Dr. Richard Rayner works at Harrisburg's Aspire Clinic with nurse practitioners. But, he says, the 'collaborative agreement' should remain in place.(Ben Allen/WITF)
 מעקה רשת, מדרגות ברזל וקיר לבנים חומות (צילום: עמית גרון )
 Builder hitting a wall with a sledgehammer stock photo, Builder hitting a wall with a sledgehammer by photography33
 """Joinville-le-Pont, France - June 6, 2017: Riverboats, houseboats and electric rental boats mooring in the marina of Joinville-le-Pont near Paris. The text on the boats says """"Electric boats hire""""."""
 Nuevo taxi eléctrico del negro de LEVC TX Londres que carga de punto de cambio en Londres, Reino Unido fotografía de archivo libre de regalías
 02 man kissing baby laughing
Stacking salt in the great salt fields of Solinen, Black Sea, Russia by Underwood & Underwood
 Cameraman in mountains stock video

EXERCISE DIRECTIONS - Extract all lines from the data in which "stock" is found.

YOUR SOLUTION -
 Builder hitting a wall with a sledgehammer stock photo, Builder hitting a wall with a sledgehammer by photography33
 Cameraman in mountains stock video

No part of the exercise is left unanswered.